A fresh, fruity, sweet, tangy aroma of oranges. Even more “juicy” and richer than Orange essential oil.

PRODUCT DESCRIPTION

A dark yellow to deep orange, volatile oil from expression of the peel of the ripe blood orange fruit.
 
The flesh of the fruit has blood red colour segments.
 
According to the Cosmetic Ingredient Database (CosIng), the functions of Blood Orange Essential Oil are:Masking, Skin Conditioning.
 
To view more information, visit the CosIng Database here.

HOW TO USE IT

Skin Care
Helps to brighten dull and oily complexions, so it is ideal in teenage and problem skin lotions, gels and serums.
 
One of the few essential oils that are safe to use on small children.
 
Very refreshing and relaxing, so it can be used in a wide range of everyday skin care creams, lotions and gels.
 
It supports collagen formation in the skin so add to night creams, body lotions and serums.
Hair Care
Improves an oily scalp so it can be included in shampoos for greasy hair.
 
Other
Has a useful diuretic effect and can be used in body wraps.

> **Exercise prompt**
Carry on the blood orange essential oil description from its final line. The material after this point isn't needed.

> **Data under study**
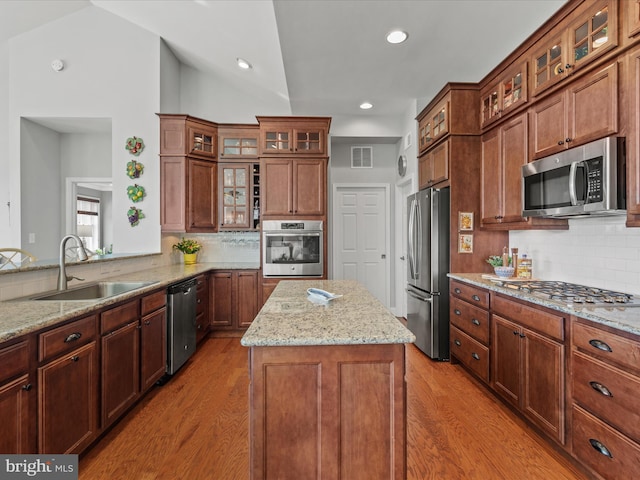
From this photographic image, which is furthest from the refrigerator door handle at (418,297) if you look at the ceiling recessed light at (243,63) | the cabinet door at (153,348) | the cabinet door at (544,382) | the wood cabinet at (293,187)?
the ceiling recessed light at (243,63)

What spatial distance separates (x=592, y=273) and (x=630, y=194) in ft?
2.89

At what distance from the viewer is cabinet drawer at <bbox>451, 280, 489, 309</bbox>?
2533mm

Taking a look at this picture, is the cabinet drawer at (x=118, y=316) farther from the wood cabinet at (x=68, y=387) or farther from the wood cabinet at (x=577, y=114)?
the wood cabinet at (x=577, y=114)

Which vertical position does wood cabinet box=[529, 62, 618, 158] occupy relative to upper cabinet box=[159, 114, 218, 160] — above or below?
below

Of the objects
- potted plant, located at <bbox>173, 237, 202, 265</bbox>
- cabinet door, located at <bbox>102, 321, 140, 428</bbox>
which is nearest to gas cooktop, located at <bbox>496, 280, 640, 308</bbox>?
cabinet door, located at <bbox>102, 321, 140, 428</bbox>

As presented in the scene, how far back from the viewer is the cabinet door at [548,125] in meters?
2.10

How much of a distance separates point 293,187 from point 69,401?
297 cm

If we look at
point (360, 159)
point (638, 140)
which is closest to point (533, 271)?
point (638, 140)

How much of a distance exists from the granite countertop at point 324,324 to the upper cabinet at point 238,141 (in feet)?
9.36

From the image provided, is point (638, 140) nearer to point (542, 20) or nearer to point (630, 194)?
point (630, 194)

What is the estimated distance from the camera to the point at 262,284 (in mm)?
4000

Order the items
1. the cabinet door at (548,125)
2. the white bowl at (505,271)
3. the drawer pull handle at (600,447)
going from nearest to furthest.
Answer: the drawer pull handle at (600,447) < the cabinet door at (548,125) < the white bowl at (505,271)

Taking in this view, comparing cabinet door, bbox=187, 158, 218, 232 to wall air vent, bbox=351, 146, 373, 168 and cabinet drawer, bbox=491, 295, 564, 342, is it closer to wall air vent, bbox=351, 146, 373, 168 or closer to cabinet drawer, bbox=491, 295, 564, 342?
wall air vent, bbox=351, 146, 373, 168

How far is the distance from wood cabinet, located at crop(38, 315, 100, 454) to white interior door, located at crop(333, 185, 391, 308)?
3557mm
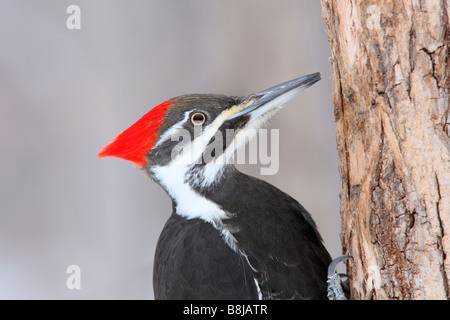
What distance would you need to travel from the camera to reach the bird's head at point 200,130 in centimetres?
269

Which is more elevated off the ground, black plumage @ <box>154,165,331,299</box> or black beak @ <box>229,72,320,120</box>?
black beak @ <box>229,72,320,120</box>

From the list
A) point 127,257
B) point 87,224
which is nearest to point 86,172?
point 87,224

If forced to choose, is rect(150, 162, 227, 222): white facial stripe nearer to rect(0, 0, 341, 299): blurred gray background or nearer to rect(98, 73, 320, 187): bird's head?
rect(98, 73, 320, 187): bird's head

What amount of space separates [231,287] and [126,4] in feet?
11.1

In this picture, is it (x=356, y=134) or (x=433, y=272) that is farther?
(x=356, y=134)

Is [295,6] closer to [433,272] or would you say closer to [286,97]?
[286,97]

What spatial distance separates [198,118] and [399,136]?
107cm

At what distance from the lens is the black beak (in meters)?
2.57

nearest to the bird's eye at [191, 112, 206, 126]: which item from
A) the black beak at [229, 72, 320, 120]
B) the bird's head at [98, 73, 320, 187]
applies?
the bird's head at [98, 73, 320, 187]

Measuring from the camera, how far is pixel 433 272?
6.29 ft

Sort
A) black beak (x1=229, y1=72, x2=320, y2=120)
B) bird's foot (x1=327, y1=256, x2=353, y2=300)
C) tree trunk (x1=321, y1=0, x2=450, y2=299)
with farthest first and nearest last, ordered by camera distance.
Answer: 1. black beak (x1=229, y1=72, x2=320, y2=120)
2. bird's foot (x1=327, y1=256, x2=353, y2=300)
3. tree trunk (x1=321, y1=0, x2=450, y2=299)

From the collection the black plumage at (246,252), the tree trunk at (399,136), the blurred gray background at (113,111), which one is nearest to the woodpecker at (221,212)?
the black plumage at (246,252)

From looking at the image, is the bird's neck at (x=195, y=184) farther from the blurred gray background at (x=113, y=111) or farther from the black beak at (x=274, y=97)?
the blurred gray background at (x=113, y=111)
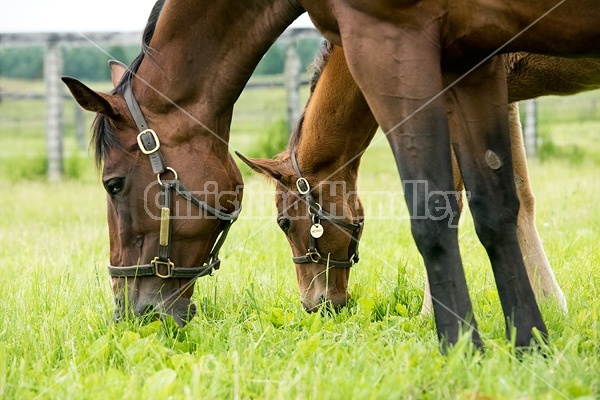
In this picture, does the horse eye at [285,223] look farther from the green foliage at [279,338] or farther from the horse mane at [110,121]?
the horse mane at [110,121]

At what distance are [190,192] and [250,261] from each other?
5.77 feet

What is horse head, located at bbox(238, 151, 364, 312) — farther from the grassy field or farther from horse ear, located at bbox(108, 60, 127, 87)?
horse ear, located at bbox(108, 60, 127, 87)

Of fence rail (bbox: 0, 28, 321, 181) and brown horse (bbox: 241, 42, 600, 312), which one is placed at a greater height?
fence rail (bbox: 0, 28, 321, 181)

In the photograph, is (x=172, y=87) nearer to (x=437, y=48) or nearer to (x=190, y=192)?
(x=190, y=192)

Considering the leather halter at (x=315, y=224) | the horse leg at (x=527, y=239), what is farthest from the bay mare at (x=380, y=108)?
the horse leg at (x=527, y=239)

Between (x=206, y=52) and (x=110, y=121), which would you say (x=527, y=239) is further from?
(x=110, y=121)

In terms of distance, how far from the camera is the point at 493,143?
2867mm

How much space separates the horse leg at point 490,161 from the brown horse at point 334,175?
3.40 feet

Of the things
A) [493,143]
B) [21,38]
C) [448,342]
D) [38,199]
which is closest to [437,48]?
[493,143]

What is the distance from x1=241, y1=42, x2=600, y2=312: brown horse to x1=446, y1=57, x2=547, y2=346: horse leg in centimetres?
104

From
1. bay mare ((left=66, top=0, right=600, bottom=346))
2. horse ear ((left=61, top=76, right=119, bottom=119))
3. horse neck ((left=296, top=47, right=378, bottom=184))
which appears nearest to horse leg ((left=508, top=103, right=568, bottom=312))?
horse neck ((left=296, top=47, right=378, bottom=184))

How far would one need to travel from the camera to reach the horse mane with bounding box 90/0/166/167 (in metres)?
3.38

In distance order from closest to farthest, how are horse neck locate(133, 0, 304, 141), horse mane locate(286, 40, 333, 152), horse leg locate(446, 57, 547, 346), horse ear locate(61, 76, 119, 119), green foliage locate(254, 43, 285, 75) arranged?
1. horse leg locate(446, 57, 547, 346)
2. horse ear locate(61, 76, 119, 119)
3. horse neck locate(133, 0, 304, 141)
4. horse mane locate(286, 40, 333, 152)
5. green foliage locate(254, 43, 285, 75)

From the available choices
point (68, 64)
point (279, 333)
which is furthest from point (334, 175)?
point (68, 64)
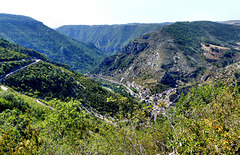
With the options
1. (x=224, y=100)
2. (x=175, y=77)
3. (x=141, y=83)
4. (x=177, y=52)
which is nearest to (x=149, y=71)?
(x=141, y=83)

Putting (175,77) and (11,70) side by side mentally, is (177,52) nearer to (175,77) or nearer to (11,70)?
(175,77)

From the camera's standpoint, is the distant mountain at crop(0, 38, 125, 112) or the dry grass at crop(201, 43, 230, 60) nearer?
the distant mountain at crop(0, 38, 125, 112)

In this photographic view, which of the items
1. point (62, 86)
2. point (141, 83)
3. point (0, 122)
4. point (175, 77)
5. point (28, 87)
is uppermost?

> **Written reply**
 
Suggested Blends
Blends well with Grapefruit for use in body wraps.
 
Combine with Frankincense and Cinnamon for a classic Winter fragrance.

CAUTIONS/CONTRAINDICATIONS

Do not use in products for direct use in the sun like tanning lotions as it could potentially have a phototoxic effect.

TRADITIONAL USE

Aromatherapy Uses
Traditionally used by qualified aromatherapists to gently release emotional tensions such as domestic problems.
 
When you have the feeling of wanting to have a good cry, it can be a good antidepressant and is even more effective than Orange essential oil.
 
Helps find a way through subtle hormonal changes but not PMS.
As an antispasmodic and carminative, it is useful for digestive problems of a nervous origin.
 
Historical Information
Oranges are native to China where they have been listed in Chinese literature since 2,400BC.
 
They were used as both food and medicine in 16th Century when Portuguese explorers brought them back to Europe to cultivate and they quickly became very popular.